Bewegung: Insbesondere Kraftsport (z. B. mit Hanteln oder an Geräten) oder Sportarten, die die Bildung von Muskelmasse anregen oder direkt durch Stoßkräfte den Knochenstoffwechsel anregen, sind geeignet Knochenmasse aufzubauen. Dazu zählen auch viele Ballsportarten, wie Fußball, Tennis, Volleyball, etc.
Lassen Sie den Fahrstuhl mal links liegen und nehmen Sie die Treppe! Fahren Sie mit dem Rad in die Arbeit. Gehen Sie ein paarmal auf Ihre Zehenspitzen, während Sie an der Kasse anstehen. Nach dem Motto: Immer schön in Bewegung bleiben!

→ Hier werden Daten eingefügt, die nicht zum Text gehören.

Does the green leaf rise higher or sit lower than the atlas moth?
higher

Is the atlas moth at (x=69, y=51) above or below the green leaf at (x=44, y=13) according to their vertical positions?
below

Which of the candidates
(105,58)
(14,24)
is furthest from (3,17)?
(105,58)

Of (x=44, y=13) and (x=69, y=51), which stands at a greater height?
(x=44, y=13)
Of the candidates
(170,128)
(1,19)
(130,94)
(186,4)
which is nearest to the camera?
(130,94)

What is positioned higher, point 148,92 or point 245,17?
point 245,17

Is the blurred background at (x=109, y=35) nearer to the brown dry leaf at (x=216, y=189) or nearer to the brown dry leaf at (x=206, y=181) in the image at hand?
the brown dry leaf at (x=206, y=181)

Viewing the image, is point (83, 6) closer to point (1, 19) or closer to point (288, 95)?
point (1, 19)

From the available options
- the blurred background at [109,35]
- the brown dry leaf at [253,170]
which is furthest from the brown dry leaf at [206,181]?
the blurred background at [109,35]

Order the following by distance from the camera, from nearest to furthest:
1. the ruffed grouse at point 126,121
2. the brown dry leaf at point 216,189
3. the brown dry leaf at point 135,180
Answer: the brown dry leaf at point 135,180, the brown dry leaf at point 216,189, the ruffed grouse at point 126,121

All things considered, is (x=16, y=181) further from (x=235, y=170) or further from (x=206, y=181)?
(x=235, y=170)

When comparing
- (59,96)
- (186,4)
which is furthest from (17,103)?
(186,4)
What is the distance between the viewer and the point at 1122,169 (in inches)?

Sind die Knochen durch Osteoporose schon geschwächt, sind hingegen Sportarten, die nur leichte Druck- und Zugkräfte auf die Knochen ausüben besser geeignet, zum Beispiel Wandern in leichtem Gelände oder Radfahren. Lassen Sie sich am besten dazu von Ihrem Arzt oder Physiotherapeuten beraten.
Vergessen Sie den Spaßfaktor nicht! Denn dranbleiben ist das A und O.

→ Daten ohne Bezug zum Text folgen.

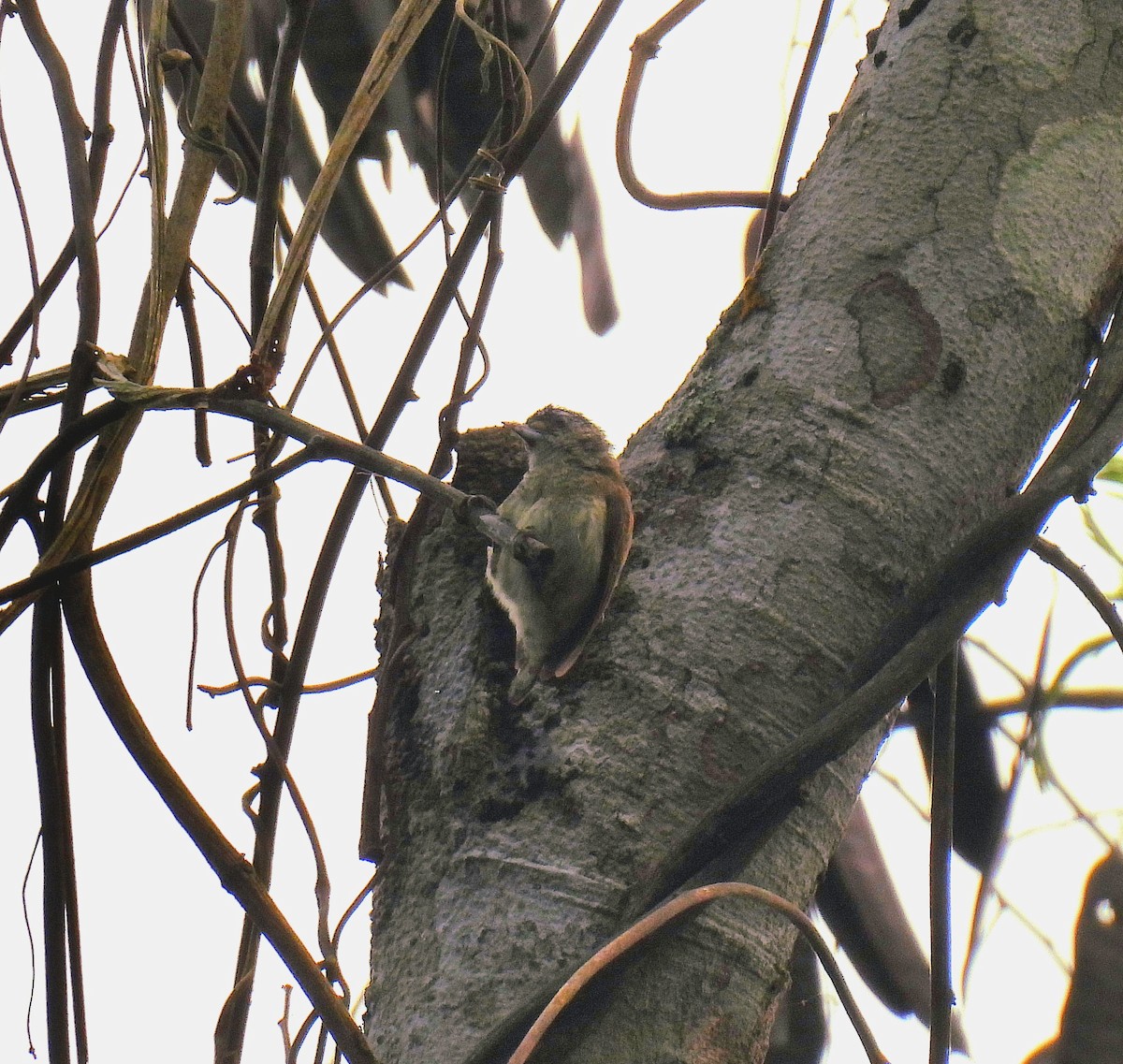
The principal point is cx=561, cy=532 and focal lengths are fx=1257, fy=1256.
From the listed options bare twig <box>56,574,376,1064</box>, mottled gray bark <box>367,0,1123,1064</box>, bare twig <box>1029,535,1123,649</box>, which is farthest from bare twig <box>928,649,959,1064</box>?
bare twig <box>56,574,376,1064</box>

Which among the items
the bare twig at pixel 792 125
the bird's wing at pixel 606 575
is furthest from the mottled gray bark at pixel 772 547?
the bare twig at pixel 792 125

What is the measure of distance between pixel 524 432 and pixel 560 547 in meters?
0.36

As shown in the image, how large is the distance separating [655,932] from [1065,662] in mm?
1090

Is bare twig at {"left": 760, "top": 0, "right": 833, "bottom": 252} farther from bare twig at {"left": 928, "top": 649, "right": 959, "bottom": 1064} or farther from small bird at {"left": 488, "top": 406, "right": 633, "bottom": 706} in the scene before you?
bare twig at {"left": 928, "top": 649, "right": 959, "bottom": 1064}

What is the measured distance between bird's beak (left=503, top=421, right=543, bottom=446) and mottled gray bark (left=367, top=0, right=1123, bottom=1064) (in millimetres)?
317

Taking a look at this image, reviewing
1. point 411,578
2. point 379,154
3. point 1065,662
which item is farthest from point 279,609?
point 1065,662

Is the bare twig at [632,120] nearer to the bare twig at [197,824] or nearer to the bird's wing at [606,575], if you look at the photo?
the bird's wing at [606,575]

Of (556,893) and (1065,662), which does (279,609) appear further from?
(1065,662)

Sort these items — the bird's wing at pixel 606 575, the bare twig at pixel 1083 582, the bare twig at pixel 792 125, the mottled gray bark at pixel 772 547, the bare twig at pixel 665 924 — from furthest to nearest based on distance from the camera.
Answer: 1. the bare twig at pixel 792 125
2. the bare twig at pixel 1083 582
3. the bird's wing at pixel 606 575
4. the mottled gray bark at pixel 772 547
5. the bare twig at pixel 665 924

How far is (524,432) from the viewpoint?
5.45 feet

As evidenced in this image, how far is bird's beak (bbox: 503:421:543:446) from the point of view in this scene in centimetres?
166

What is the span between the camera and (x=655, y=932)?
A: 3.00ft

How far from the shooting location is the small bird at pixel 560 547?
43.1 inches

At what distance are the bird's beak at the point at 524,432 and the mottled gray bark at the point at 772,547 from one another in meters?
0.32
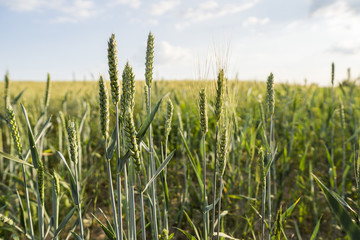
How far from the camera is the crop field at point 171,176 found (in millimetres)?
970

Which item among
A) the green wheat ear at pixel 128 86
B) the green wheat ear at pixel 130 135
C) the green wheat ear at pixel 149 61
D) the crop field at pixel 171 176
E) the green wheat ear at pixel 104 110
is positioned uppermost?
the green wheat ear at pixel 149 61

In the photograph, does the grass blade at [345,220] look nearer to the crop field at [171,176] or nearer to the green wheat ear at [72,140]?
the crop field at [171,176]

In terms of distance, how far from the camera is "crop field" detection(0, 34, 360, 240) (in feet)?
3.18

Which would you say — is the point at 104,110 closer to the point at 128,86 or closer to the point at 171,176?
the point at 128,86

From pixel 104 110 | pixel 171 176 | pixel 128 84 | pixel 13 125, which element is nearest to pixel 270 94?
pixel 128 84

Medikamente: Je nachdem, wie stark der Knochenschwund ausgeprägt ist, wird Ihnen Ihr Arzt verschiedene Medikamente verschreiben. Zunächst ist es wichtig, Ihren Kalzium- und Vitamin-D-Haushalt aufrechtzuerhalten, meist ist das heutzutage ein Kombipräparat. Bei Schmerzen helfen verschiedene Wirkstoffe von Acetylsalicylsäure bis Morphin. Gegen den fortgeschrittenen Knochenabbau haben sich die sogenannten Biphosphonate bewährt.

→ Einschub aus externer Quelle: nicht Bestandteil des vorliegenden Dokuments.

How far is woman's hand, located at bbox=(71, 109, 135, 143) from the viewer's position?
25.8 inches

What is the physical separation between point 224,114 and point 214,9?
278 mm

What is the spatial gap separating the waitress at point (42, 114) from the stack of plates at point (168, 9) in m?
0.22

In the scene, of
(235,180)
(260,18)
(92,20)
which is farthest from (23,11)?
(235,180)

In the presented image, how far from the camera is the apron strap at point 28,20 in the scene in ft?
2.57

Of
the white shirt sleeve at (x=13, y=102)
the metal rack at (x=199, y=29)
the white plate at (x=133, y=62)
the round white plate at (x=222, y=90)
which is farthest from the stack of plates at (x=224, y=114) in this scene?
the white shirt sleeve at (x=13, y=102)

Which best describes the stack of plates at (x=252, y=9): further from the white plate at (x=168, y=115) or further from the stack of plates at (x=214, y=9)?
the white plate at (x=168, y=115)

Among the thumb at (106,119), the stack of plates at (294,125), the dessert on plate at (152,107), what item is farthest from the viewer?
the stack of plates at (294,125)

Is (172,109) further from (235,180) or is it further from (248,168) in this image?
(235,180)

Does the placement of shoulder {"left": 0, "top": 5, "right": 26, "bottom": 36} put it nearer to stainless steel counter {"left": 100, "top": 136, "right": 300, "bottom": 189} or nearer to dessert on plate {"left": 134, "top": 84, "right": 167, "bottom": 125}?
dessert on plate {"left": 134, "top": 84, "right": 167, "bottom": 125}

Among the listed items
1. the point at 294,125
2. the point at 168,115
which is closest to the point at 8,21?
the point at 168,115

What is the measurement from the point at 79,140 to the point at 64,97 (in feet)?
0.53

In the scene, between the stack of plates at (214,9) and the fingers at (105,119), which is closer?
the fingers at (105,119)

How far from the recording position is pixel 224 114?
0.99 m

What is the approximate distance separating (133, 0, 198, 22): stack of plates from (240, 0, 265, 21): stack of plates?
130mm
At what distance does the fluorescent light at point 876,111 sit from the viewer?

Ihr Arzt wird mit Ihnen einen Stufenplan erarbeiten. Wichtig ist es, dass Sie ihm mitteilen, was Sie sonst noch für Medikamente einnehmen, denn manchmal gibt es hier Unverträglichkeiten, etwa bei Schlafmitteln, Blutdrucksenkern oder Psychopharmaka.
Vermeiden Sie Stürze. Tragen Sie bequeme Schuhe ohne Absätze. Entfernen Sie Stolperfallen wie Teppichläufer aus Ihrer Wohnung; besser eignen sich rutschfeste Böden. Bringen Sie Geländer an Treppen an sowie Haltegriffe in Bad und Dusche. Kabel und andere Hindernisse auf dem Boden sind tabu.
Gehen Sie aufrecht und vermeiden Sie Schotterwege oder steiles Gelände. Überhaupt ist es wichtig, dass Sie lernen, knochenschonend aufzustehen, zu tragen oder Dinge aufzuheben. Das alles bespricht Ihr Arzt mit Ihnen.
Doch passiert? Wenn Sie sich einen Knochen gebrochen haben, ist es für die Heilung eventuell sinnvoll, eine Weile auf Ihre Osteoporosemedikamente zu verzichten, da sie die Knochenheilung verlangsamen. Oder Sie gehen in eine Spezialklinik für Osteoporose.
Ganz wichtig: Verlieren Sie nicht den Mut! Man kann mit Osteoporose gut leben. Es bedeutet lediglich, sich mit den Tatsachen anzufreunden und sich an andere Gegebenheiten anzupassen.